Eczacılar ve Eczaneler Hakkında Yönetmeliğin "Tanımlar" başlıklı 4. maddesinin (ç) bendinde eczacılık, hastalıkların teşhis ve tedavisi ile hastalıklardan korunmada kullanılan tabii ve sentetik kaynaklı ilaç hammaddelerinden değişik farmasötik tipte ilaçların hazırlanması ve hastaya sunulması; ilacın analizlerinin yapılması, farmakolojik etkisinin devamlılığı, emniyeti, etkililiği ve maliyeti bakımından gözetimi; ilaçla ilgili standardizasyon ve kalite güvenliğinin sağlanması ve ilaç kullanımına bağlı sorunlar hakkında hastaların bilgilendirilmesi ve çıkan sorunların bildiriminin yapılmasına ilişkin faaliyetleri yürüten sağlık hizmeti olarak, (d) bendinde ise, eczane, bir eczacının sahip ve mesul müdürlüğünde, Kanuna göre açılmış sağlık hizmeti sunan sağlık kuruluşu olarak tanımlanmıştır.
 
Aynı Yönetmeliğin "Eczane ismi, levhası ve vitrini" başlıklı 25. maddesinin 2 numaralı fıkrasında, eczanelerin sadece görülebilir cephelerinden birine ve eczane olarak kullanılacak yerin sınırları içerisinde kalmak kaydıyla, eczanenin adını gösterir, özellikleri Türk Eczacıları Birliği tarafından standardize edilmiş ışıklı veya ışıksız levha konulacağı hüküm altına alınmıştır.

|---|

- Görev listesi:
1 > Eczane yönetmeliği metnine göre aşağıdaki soruları yanıtlayın:
(a) Eczacılık ve eczane tanımları yönetmeliğin hangi başlıklı kaçıncı maddesinde yer alır?
(b) Eczane levhasının özelliklerini hangi kuruluş standardize eder?
(c) Eczane kimin sahip ve mesul müdürlüğünde açılan bir sağlık kuruluşu olarak tanımlanır?
2 > Eczane yönetmeliği metnini kaldığı yerden sürdürün.
Listedeki kayıtlar bu işte hiçbir rol oynamaz.

- Veri satırları:
|---|

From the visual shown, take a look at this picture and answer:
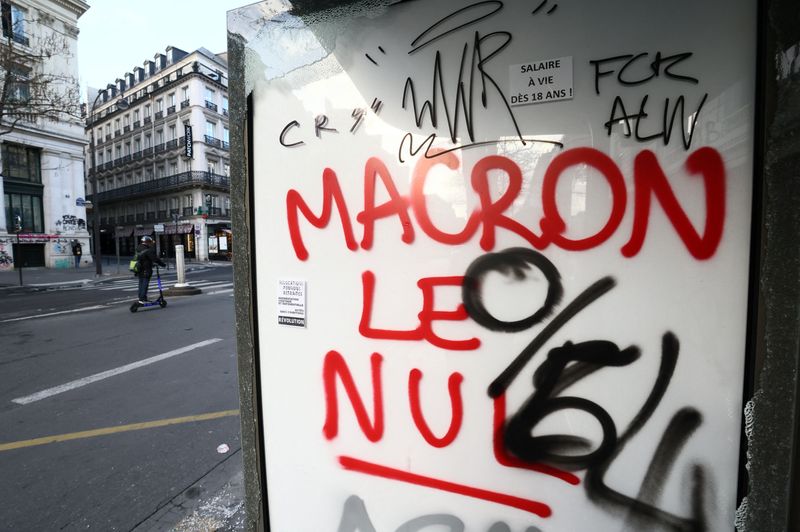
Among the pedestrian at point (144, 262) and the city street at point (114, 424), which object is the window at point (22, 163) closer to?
the pedestrian at point (144, 262)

|---|

- Görev sonuçları:
1 >
(a) "Tanımlar" başlıklı 4. maddede yer alır.
(b) Türk Eczacıları Birliği standardize eder.
(c) Bir eczacının sahip ve mesul müdürlüğünde açılan bir sağlık kuruluşu olarak tanımlanır.

2 >
 
Dava dosyasının incelenmesinden; davacı Odanın, üyesi eczacıların sahibi ve mesul müdürü oldukları İstanbul Büyükşehir Belediye sınırları içindeki eczanelerde "Eczane adını gösterir levhalardan" ilan ve reklam vergisi alınmaması yönünde yaptığı başvurunun davalı idarece reddine ilişkin 02.10.2018 tarih ve 84032066-E. sayılı işlemin iptali istemiyle işbu davanın açıldığı anlaşılmıştır.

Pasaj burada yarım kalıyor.